Supplied passage section start

Sunday 20 October 2019

Thirteen blue flags lost after tougher tests on water quality

Treacy Hogan

THIRTEEN top Irish beaches have lost their coveted Blue Flag status because of new tougher water quality standards.

Stricter new EU bathing standards introduced this year led to the huge wave of losses.

Ireland only received 74 blue flags – a drop of 13 on last year's total.

A further 12 beaches also lost Green Coast awards because of the higher standards.

Stripped of blue flags are Skerries South Beach, Donabate, the Brook Beach Portrane, the Velvet Strand Portmarnock (all Co Dublin), Ballybunion North beach, Co Kerry, White Strand Miltown Malbay and Lahinch, Co Clare, and Ceibh an Spideal in Galway.

Others who lost their 2012 blue flags as they did not even apply this year are Dollymount, Dublin, Morriscastle, Co Wexford, Bunmahon in Co Waterford, Redbarn, Garryvoe, Garretstown and Barleycove, Co Cork, and Old Head in Co Mayo.

Mullaghmore in Co Sligo could not be awarded the flag as there are ongoing issues with livestock roaming on the main beach area, "creating an unsafe environment for beach users".

Supplied passage section end
Provided data section start

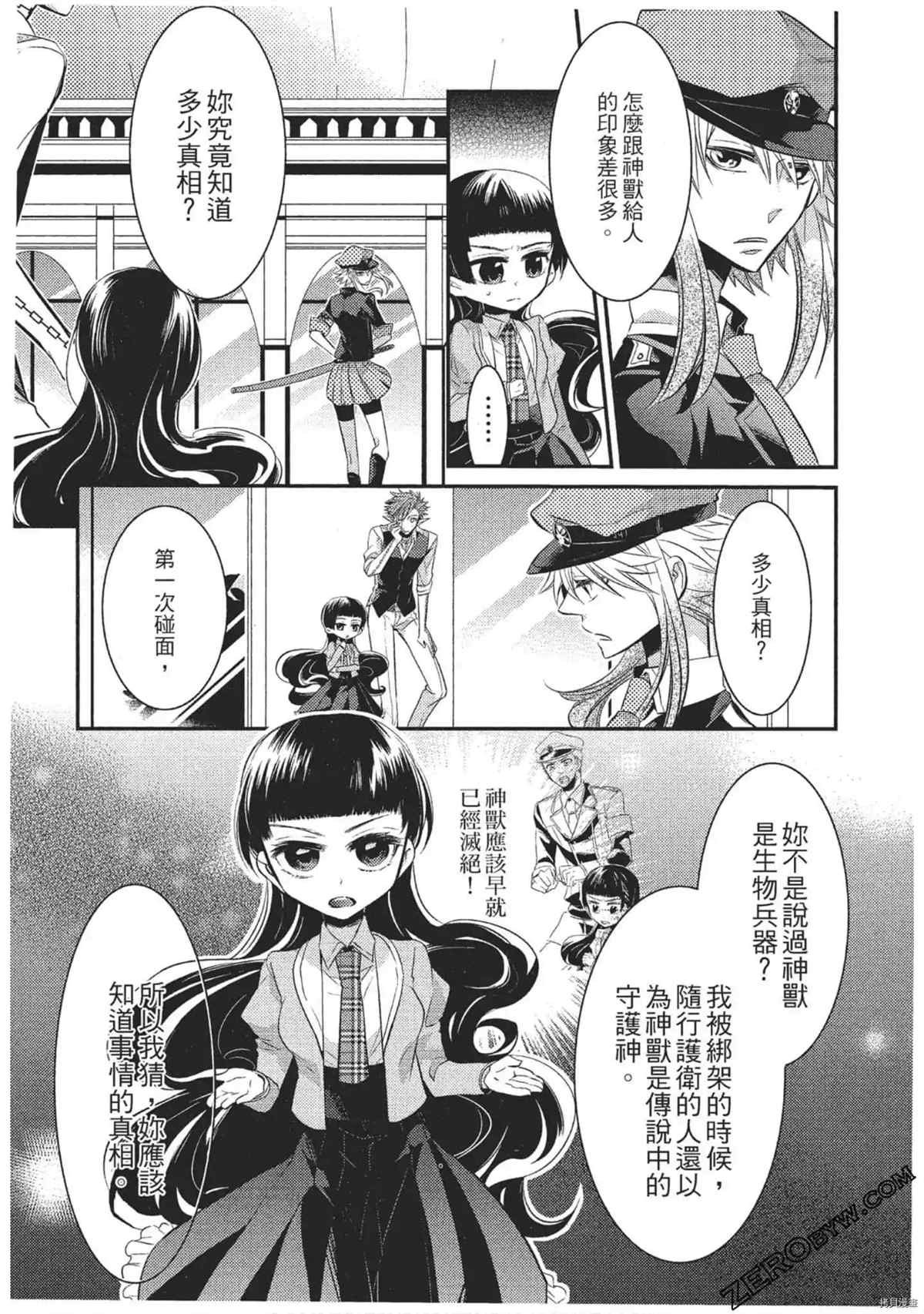 第1卷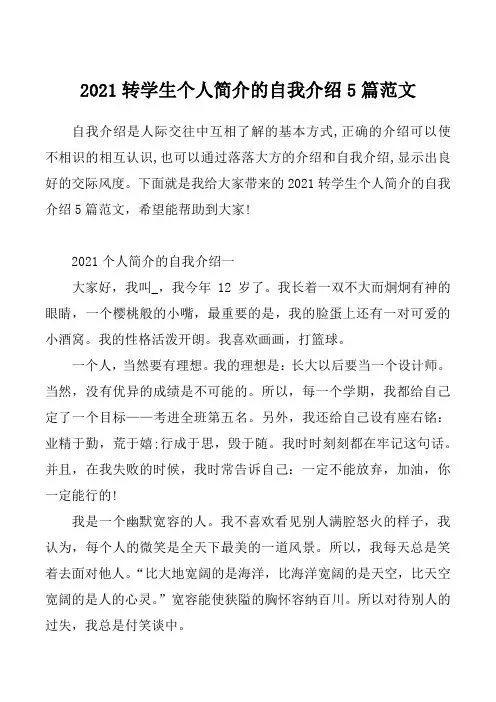 2021转学生个人简介的自我介绍5篇范文_7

Provided data section end

§ **Required actions**
**1.** Do these statements agree with the article on Irish beaches losing Blue Flag status? Answer yes or no for each, and quote the deciding words. (a) Ireland received 74 blue flags this year. (b) Lahinch is in Co Kerry. (c) Mullaghmore was refused the flag because of poor water quality.
**2.** Carry the article on Irish beaches losing Blue Flag status forward with a few more paragraphs, beginning after its final sentence.

§ **Responses**
**1.**
(a) Yes: "Ireland only received 74 blue flags"
(b) No: "White Strand Miltown Malbay and Lahinch, Co Clare"
(c) No: "there are ongoing issues with livestock roaming on the main beach area"

**2.**
Three new blue flags were awarded to Killiney and Seapoint in Dublin and the Royal Cork Yacht Club marina in Cork.

Despite massive investment in a sewage treatment facility at Ringsend, Dublin received just two blue flags in total.

Donegal got 13, the biggest number awarded to any county this year.

The beaches which lost Green Coast Awards as well, because they failed to comply with the stricter new bathing water criteria, were: Skerries South Beach, the Brook Beach Portrane, Balcarrick, the Velvet Strand Portmarnock, all in Co Dublin, Mornington, Co Meath, Silverstrand, Co Mayo, and Ladies Bay, Co Donegal.


Arklow South beach in Wicklow lost its award due to non-compliance based on insufficient water sample numbers.

Applications were not received this year from last year's Green Coast award holders at Dollymount and Malahide, Dublin, and Garryvoe and Fountainstown in Cork.

Newtown Cove, Co Waterford, and Cross beach, Louisburgh, Co Mayo, regained their Green Coast awards.

The 70 beaches and four marinas that received flags today met a specific set of criteria related to water quality, information provision, environmental education and beach management.

In previous years, the Blue Flag water quality criteria was based on the 1976 EU Bathing Water Directive.

From this year they are based on the 2006 EU Bathing Water Directive which is in line with the latest scientific information and current best practice.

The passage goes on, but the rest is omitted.